Because if we’re brutally honest, we only vote for the person that looks after OUR OWN interests. We’re a selfish bunch.
I’m not mentally ill, so why should I vote for someone who’s committing millions to that cause. But tell that to the guy who’s been suffering depression for 15 years. See? You have to please EVERYONE. And I will go into BILLIONS of dollars of DEBT to do that. Consequence? Puh! I’ll let the next government work that out and they can be the wankers that give nothing to nobody.
I know Australian families work hard to earn money, but in order to make us thrive, I need to spend that money.
Well someone has to pay for all my spending.
Of course an election campaign is nothing without involving the media. Do you think the media would eat me ALIVE during my campaign?

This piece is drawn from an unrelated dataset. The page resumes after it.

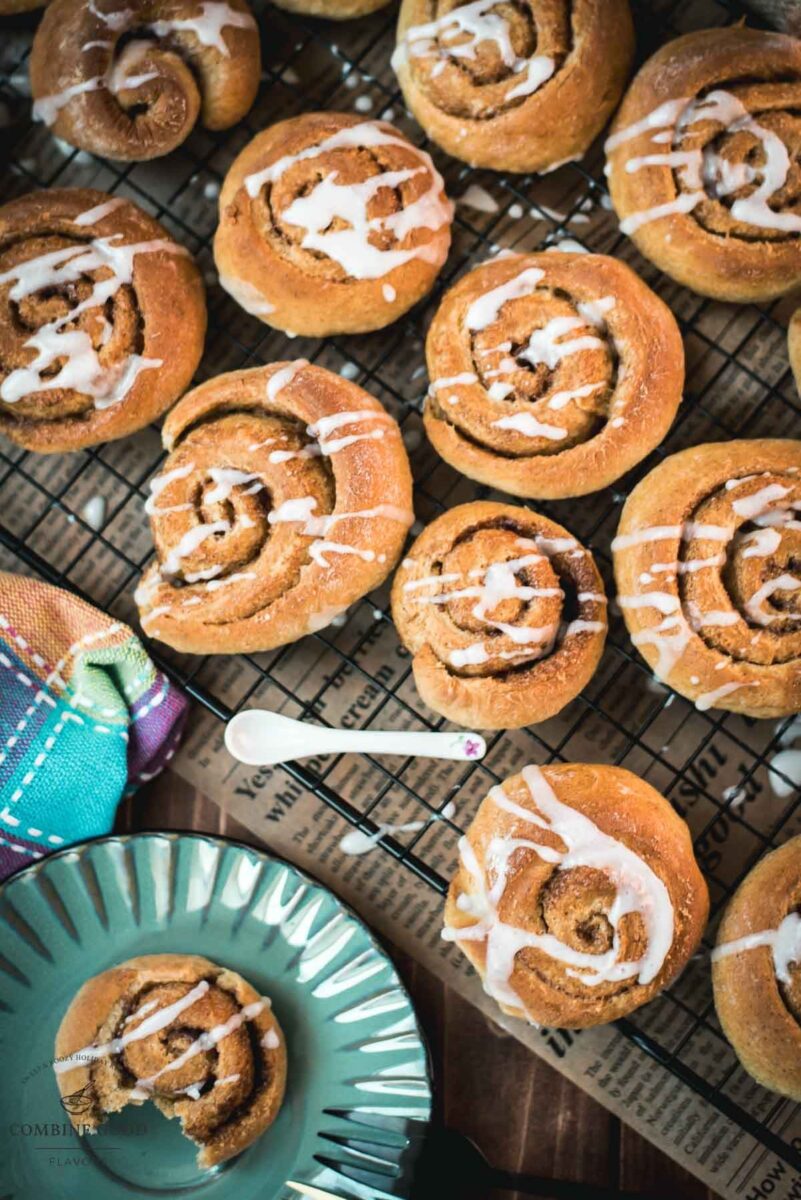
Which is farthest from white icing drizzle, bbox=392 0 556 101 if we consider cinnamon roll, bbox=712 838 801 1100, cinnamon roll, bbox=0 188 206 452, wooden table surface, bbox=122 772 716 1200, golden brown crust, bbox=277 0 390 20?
wooden table surface, bbox=122 772 716 1200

ABC’s Tony Jones would …. Although given the massive consumer I am, I would probably eat him first. Or offer him $100 bucks for his tie. $200 if he threw in those spectacles.
Channel Nine’s Laurie Oakes could not call me bile. Bile is produced by the stomach, and therefore a product. Consumers tend not to produce anything but debt. However he could very well call me a joke and a disgrace. Which if he sees me rant abuse to the dude with the chainsaw…. Yeah. Not pretty.
Then there’s the Channel Ten journos… The Bald and the Beautiful: Paul Bongiorno and Sandra Sully. Paul would grill me on my plan for the economy and discredit my campaign with past history of an unpaid Optus Mobile phone bill that doubled, then tripled when the debt collectors added their fee. Then – he’d have a good ol’ laugh when I told him the phone was in my ex boyfriends name. Sandra on the other hand would go easy. Knocking me down with a feather she likes to call: The Hard Hitting Question. “So Cindy, IS THIS the real you?”
ABC’s Annabel Crab, that savvy little mynx, would no doubt twitter to the nation that she saw me in Witchery, recklessly spending on the new season’s slouch pant. Damn the slouch pant. It’s so hard to be an upright political leader when you’re slouching.
Kochie. Oooh, tough one. Financial journalist turned morning show host…. Please don’t ask me serious questions. Please just ask your segment producer if I can skip the economic banter and political spin and be on your Angel panel. I give good advice on many issues – especially WHERE to shop for a bargain. I’ll let the nation see the real me and wear my PJ’s on set – sans bra!
And finally back to Channel Nine’s Today show. They know better than to get all serious. Nobody cares over there about my political background and qualifications. Take Karl for example.
Believe it or not he actually comes from a large family of news-men, his parents have seemingly produced deep-voiced, hair-challenged spawn in plenty: well respected media men around the globe. So no wonder that every now and then, Karl will deliver a journalistic pearl so full of insight, intelligence and sophistication that it resonates with me all day, affecting my world view and political stance at the deepest level.
But I have a feeling the segment producer would prefer me to come on the show and cook my world famous, master chef worthy meatballs. Should I worry about policy questions while I’m elbow deep in pork mince? Will he choose that moment to enlighten me profoundly? Or shame me mercilessly? What will he say?
“Ooooooh, meatballs! How good are meatballs?”
And after reading the Australian, listening to talk-back radio, watching the Press Club / Town hall meetings and debates…
I’m almost certain that the media would take me about as seriously as a certain middle aged red head with a penchant for wearing pearls and attempting to look pretty at all times, who possesses a slow and slightly ocker accent, while puppeting the views held by other senior members of my party.
I’m referring of course to Pauline Hanson. You knew that right?